First, says Heide, the average age for teen girls to commit matricide is between 14 and 17. In addition, according to Heide's analysis of matricide cases between 1976 and 2007, 44 percent of the girls who kill their mothers did so with the aid of an accomplice.
"To take that step girls may need the support of someone else," says Heide, "whereas boys tend to be more autonomous."
And there are other things we know about these cases: first, killers like Nakisha are very rare. According to Heide's research, "boys outnumbered girls seven-to-one in the killing of mothers." And most parents killed by their children are killed by adult children; only about 17 percent of parricide perpetrators are under 18 years old.

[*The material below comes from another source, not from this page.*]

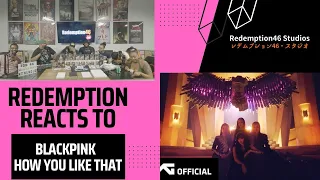 BLACKPINK - 'How You Like That' M/V (Redemption Reacts)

When it comes to why girls commit this crime, the answers are less clear. Heide has written that parricide perpetrators, male and female, tend to have been either severely abused, severely mentally ill or "dangerously anti-social."
By most accounts, neither Nakisha nor Tylar were severely abused or mentally ill, suggesting they may fall into the latter category, which Heide describes as including people who "kill for selfish reasons, like freedom or money."
Finally, Heide and Paul Mones, the author of "When A Child Kills: Abused Children Who Kill Their Parents," agree that in parricide cases, there is often an element of "overkill." Nakisha stabbed her mother 43 times, and Joanne Witt was stabbed more than 20 times, her head nearly severed by the knife used to kill her.
Heide explains that when a child kills a parent, they sometimes enter an "altered state of consciousness" and later report being "astonished" by the intensity of their actions.
"When they finally get to that point, there's a great deal of anger buried deep inside and the anger fuels the release of stress hormones which feeds the aggression," Heide says. "They'll continue stabbing or bludgeoning until they're exhausted...They may not be making 30 conscious decisions to stab."
"In that heightened state of emotional arousal," she says, "there is a great deal of anger at the core."
But whether the motivation to kill a mother comes from anger, abuse, illness or greed, there is no doubt that the modern history of matricide is full of horror stories that rivet: In Massachusetts in 1892, Lizzie Borden famously murdered her father and step-mother, a story immortalized, improbably, in a children's rhyme: Lizzie Borden took and ax/and gave her mother 40 whacks... In 1954, two New Zealand teens named Pauline Parker and Juliet Hulme murdered Pauline's mother; their story became the movie "Heavenly Creatures" starring Kate Winslet. And in 1990, 14-year-old Gina Grant bludgeoned her alcoholic mother to death with a candlestick. Grant made national headlines in 1995 when she was admitted to Harvard and then had her admission rescinded when the university learned of her past crime.
Currently, Georgia's Rockdale County District Attorney's office is preparing to try twin teenage girls Tasmiyah and Jasmiyah Whitehead for the beating and stabbing death of their mother in January 2010. According to Richard Reade, the DA prosecuting the case, the girls, who will be tried as adults on charges of first degree murder, come from a family with "four generations of family dysfunction."
Of course, not every dysfunctional family ends up imploding so spectacularly. But when they do, Heide says that society can't help but pay attention.
"Because girls are less likely to have violent solutions than boys, the fact that a daughter would take her mother's life shocks people, it's horrifying to them," she says. "It feels personal because most people are parents. You can't help but wonder, could my child do that?"